When compared to SCRU128, ULID is simpler but less precisely ordered. SCRU128 is also 128-bit and timestamp-based, but it uses a 44-bit millisecond timestamp supplemented by a 28-bit sub-millisecond counter and 56 bits of randomness. This guarantees strict monotonic ordering even within the same millisecond, without the random-component increment approach of ULID's monotonic mode. For applications where absolute monotonic ordering is non-negotiable, SCRU128 provides a stronger guarantee. For general-purpose use where broader ecosystem adoption matters, ULID remains the more popular choice.

Code Examples

import { ulid } from 'ulid';
const id = ulid();
console.log(id); // 01ARZ3NDEKTSV4RRFFQ69G5FAV

Frequently Asked Questions

What is a ULID?

A ULID (Universally Unique Lexicographically Sortable Identifier) is a 128-bit identifier that combines a 48-bit millisecond timestamp with 80 bits of cryptographic randomness. ULIDs are designed to be a drop-in replacement for UUIDs while adding the benefit of lexicographic (alphabetical) sortability by creation time.
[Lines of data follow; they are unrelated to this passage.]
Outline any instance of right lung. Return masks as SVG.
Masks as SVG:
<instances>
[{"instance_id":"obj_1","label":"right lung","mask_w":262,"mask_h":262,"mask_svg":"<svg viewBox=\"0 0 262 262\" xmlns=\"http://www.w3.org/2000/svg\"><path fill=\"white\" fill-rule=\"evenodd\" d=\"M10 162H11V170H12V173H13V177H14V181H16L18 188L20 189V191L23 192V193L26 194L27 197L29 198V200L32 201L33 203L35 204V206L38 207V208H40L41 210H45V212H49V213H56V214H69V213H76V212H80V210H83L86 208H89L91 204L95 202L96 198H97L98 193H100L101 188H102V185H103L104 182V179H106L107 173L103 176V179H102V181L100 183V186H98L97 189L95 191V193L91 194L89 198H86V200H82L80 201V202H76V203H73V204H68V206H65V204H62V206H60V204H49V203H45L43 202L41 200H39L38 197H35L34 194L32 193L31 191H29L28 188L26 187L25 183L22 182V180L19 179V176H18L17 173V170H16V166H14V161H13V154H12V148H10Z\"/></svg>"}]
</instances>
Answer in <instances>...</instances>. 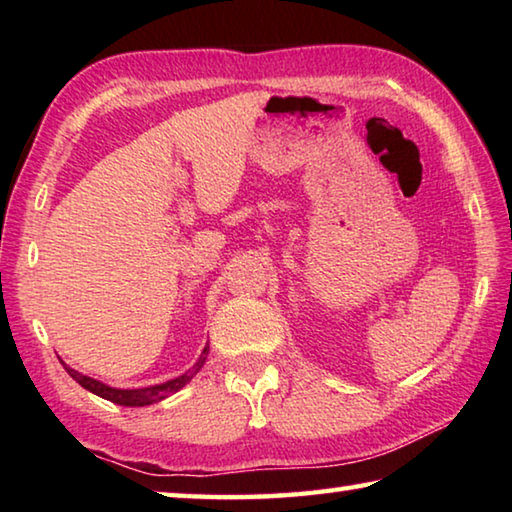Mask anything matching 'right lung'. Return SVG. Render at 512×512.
Listing matches in <instances>:
<instances>
[{"mask_svg": "<svg viewBox=\"0 0 512 512\" xmlns=\"http://www.w3.org/2000/svg\"><path fill=\"white\" fill-rule=\"evenodd\" d=\"M207 352H210V345H205V350L201 354V359H198L192 368H189L185 375H180L176 379H169L164 381V384H158V386H146V388H131V391H124V388H112V386H106L101 384V381L92 379V377H85L81 375V372H76L74 368L65 366V370L69 372V377H72L74 381H79V384L83 388H88L90 393L103 397V400H110L115 404H121V406H149L153 402H160L164 400V397L173 395L176 391H180L189 379H192L198 370L203 368V363L207 359Z\"/></svg>", "mask_w": 512, "mask_h": 512, "instance_id": "obj_1", "label": "right lung"}]
</instances>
How does ULID differ from UUID?

While both ULID and UUID are 128-bit identifiers, ULIDs embed a timestamp that makes them naturally sortable by creation time, whereas UUID v4 values are entirely random. ULIDs also use a more compact Crockford Base32 encoding (26 characters) compared to UUID hex encoding (36 characters with hyphens).

Is ULID sortable by creation time?

Yes, ULIDs are lexicographically sortable by creation time. The first 10 characters of a ULID string encode the millisecond timestamp, so sorting ULIDs alphabetically also sorts them chronologically. This property makes ULIDs ideal for database primary keys and event logs where insertion order matters.
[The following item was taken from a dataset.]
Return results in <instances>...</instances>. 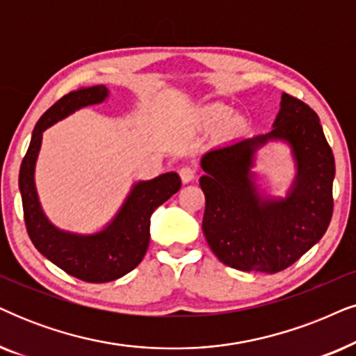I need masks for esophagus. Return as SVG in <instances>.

What encoding does ULID use?

ULID uses Crockford Base32 encoding, which represents the 128-bit value as a 26-character string using the digits 0-9 and uppercase letters excluding I, L, O, and U. This encoding is case-insensitive, avoids visually ambiguous characters, and is URL-safe without any special characters.

Can I extract the timestamp from a ULID?

Yes, the timestamp is encoded in the first 48 bits (10 characters) of a ULID and can be easily extracted. Most ULID libraries provide a built-in method to decode the creation timestamp as a Unix epoch millisecond value or a Date object, making ULIDs useful for auditing and debugging.